[Spatial relation data]
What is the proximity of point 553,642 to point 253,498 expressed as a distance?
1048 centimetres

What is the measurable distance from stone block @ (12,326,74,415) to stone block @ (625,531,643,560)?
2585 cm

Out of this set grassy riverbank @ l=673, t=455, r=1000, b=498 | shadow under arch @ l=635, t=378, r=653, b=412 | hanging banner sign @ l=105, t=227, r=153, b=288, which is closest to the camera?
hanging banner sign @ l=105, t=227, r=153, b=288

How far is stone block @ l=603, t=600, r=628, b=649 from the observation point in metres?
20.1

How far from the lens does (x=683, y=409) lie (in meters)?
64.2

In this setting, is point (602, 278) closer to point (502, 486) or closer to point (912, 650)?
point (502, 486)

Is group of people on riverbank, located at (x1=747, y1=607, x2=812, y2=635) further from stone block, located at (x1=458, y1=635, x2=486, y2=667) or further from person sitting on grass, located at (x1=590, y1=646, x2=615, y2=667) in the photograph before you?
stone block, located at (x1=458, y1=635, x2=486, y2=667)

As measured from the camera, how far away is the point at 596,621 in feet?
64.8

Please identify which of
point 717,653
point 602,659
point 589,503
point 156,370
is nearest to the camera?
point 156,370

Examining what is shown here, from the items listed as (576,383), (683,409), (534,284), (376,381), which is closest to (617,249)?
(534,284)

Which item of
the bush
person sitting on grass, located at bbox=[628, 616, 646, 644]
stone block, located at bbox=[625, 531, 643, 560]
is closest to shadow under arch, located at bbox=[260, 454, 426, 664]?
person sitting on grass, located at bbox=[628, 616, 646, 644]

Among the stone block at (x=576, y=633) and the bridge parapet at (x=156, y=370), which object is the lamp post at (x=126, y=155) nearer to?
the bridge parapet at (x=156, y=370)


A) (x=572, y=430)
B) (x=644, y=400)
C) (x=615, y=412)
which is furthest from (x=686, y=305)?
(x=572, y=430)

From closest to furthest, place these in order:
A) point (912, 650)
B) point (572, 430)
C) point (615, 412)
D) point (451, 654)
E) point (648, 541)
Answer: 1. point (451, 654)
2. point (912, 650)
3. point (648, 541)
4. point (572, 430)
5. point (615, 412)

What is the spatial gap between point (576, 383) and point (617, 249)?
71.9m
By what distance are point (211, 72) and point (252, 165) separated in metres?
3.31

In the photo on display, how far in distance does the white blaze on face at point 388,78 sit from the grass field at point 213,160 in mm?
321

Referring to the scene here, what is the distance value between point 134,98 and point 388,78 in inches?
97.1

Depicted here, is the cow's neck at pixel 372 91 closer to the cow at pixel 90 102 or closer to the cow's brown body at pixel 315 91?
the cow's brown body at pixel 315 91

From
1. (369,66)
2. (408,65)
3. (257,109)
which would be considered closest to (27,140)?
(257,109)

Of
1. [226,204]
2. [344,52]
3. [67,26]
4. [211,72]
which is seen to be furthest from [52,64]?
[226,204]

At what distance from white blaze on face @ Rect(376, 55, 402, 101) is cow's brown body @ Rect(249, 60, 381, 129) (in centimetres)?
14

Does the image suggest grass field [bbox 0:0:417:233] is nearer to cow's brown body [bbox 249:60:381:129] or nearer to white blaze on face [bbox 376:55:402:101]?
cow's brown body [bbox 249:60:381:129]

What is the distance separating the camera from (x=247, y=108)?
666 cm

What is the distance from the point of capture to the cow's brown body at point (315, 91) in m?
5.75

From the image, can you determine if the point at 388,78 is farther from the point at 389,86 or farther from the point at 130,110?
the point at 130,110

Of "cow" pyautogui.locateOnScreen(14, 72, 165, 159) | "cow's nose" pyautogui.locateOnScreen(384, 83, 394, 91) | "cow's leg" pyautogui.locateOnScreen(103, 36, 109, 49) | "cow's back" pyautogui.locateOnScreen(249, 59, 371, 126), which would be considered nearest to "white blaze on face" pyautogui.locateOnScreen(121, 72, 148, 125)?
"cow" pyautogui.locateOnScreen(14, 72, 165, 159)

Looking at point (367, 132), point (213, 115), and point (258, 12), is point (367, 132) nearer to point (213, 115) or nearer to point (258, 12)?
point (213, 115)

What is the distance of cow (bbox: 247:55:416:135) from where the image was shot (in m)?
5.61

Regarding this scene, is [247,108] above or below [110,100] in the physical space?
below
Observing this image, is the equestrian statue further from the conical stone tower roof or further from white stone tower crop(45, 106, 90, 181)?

Task details — Recast the records from the line containing "From the image, can" through the end of the records as a JSON list of strings, with one string per line and blank lines omitted.

The solution —
[
  "From the image, can you determine if the point at 388,78 is farther from the point at 389,86 or farther from the point at 130,110?",
  "the point at 130,110",
  "Of \"cow\" pyautogui.locateOnScreen(14, 72, 165, 159) | \"cow's nose\" pyautogui.locateOnScreen(384, 83, 394, 91) | \"cow's leg\" pyautogui.locateOnScreen(103, 36, 109, 49) | \"cow's back\" pyautogui.locateOnScreen(249, 59, 371, 126), which would be considered nearest to \"white blaze on face\" pyautogui.locateOnScreen(121, 72, 148, 125)?",
  "\"cow\" pyautogui.locateOnScreen(14, 72, 165, 159)",
  "Looking at point (367, 132), point (213, 115), and point (258, 12), is point (367, 132) nearer to point (213, 115) or nearer to point (258, 12)?",
  "point (213, 115)",
  "What is the distance of cow (bbox: 247:55:416:135) from where the image was shot (in m)?",
  "5.61",
  "Regarding this scene, is [247,108] above or below [110,100] in the physical space?",
  "below",
  "Observing this image, is the equestrian statue further from the conical stone tower roof or further from white stone tower crop(45, 106, 90, 181)?"
]